- Passage for review -
Don Prince and John


I credit my riding lawn mower with saving my life. After several bone jarring rides in May 2013 I noticed several drops of blood in my urine and decided to investigate. Long story short, I had bladder cancer. I was shocked. I never thought it would happen to me. I've never smoked or worked around chemicals, but pathology reports don't lie. The next four months were a barrage of doctor visits, tests and outpatient procedures. Finally in October I opted for major, major surgery and the result left me cancer free. It also left me with a long recovery time and numerous complications some of which would haunt me for well over a year.

Since I wasn't bouncing back as quickly as I had hoped I seriously considered abandoning the plans my wife Terry and I had for Alaska in June. I agonized over this for awhile wishing I had a crystal ball to gaze into the future and make the wisest choice. Ultimately, I latched onto Terry's idea that we would go and if I wasn't feeling good for a particular day's activities then we could just sit in lounge chairs along Turnagain Arm and revel in the Alaskan scenery.

We did enjoy some fabulous days in Alaska. However, I experienced some nasty health disruptions as well. I will never forget day number two. We were shopping in the Anchorage Wal-Mart when a horrible wave came over me. I very desperately wanted to go home. We tried to figure out what caused these bouts, but for the most part were unsuccessful. When the going got tough I would screw on a smile and Terry would help me get through it.

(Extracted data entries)

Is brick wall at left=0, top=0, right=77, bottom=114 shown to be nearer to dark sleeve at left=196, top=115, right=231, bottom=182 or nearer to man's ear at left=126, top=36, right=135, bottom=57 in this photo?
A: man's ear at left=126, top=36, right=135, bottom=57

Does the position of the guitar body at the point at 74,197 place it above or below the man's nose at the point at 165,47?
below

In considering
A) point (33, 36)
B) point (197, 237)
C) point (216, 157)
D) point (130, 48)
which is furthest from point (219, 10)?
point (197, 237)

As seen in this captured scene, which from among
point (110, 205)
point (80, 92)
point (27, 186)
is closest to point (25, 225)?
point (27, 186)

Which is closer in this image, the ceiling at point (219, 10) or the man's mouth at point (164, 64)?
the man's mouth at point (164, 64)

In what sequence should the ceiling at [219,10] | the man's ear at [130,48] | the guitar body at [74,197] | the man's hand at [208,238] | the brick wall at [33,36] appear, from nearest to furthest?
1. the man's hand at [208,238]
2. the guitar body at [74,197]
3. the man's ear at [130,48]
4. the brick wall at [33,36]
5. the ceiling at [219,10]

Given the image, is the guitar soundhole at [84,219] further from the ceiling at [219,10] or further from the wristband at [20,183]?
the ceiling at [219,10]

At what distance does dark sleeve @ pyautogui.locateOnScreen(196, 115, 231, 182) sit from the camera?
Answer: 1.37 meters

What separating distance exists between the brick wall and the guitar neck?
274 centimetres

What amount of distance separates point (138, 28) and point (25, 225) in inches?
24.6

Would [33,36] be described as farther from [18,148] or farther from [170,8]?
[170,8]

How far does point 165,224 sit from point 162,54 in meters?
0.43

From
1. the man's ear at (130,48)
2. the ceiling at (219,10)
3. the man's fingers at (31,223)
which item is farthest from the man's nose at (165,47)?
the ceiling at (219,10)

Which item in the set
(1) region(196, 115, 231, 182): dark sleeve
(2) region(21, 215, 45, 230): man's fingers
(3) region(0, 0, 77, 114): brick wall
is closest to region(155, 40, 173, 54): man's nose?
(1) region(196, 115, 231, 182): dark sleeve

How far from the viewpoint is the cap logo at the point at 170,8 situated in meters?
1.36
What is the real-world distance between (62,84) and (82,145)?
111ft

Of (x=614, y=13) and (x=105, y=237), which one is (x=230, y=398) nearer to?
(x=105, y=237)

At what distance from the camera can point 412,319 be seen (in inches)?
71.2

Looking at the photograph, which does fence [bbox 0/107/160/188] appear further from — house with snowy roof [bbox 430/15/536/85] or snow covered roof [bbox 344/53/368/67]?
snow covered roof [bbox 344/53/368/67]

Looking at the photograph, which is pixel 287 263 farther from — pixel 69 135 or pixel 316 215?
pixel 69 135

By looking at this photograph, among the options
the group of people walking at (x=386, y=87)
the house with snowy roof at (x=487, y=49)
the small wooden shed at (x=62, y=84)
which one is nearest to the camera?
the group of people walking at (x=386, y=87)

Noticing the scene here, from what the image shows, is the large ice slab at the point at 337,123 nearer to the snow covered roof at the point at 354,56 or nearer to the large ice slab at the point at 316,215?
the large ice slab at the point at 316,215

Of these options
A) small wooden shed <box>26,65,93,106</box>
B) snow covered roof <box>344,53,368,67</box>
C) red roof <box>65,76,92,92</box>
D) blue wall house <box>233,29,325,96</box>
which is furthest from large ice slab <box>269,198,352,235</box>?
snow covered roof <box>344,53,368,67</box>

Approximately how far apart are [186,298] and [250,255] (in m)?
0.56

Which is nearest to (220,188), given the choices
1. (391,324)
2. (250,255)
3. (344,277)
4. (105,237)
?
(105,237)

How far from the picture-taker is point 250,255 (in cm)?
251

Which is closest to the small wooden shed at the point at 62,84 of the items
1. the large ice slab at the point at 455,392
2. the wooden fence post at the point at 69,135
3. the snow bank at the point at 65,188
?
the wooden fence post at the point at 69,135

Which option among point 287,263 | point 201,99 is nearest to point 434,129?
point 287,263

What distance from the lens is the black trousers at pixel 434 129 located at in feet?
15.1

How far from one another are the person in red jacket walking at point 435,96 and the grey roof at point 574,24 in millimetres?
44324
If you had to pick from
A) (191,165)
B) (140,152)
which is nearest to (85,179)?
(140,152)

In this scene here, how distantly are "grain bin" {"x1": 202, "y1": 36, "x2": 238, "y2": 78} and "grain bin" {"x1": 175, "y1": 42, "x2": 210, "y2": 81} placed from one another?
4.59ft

- Exercise 1 -
Using the bladder cancer account, explain why the narrator credits the riding lawn mower with saving a life.
- Exercise 2 -
In the bladder cancer account, in which month did the narrator opt for major surgery?
- Exercise 3 -
List every month named in the bladder cancer account.

- Final answer 1 -
After several bone-jarring rides on the mower in May 2013, the narrator noticed drops of blood in the urine and decided to investigate. The investigation showed bladder cancer, which surgery later cured.

- Final answer 2 -
October.

- Final answer 3 -
May, October, June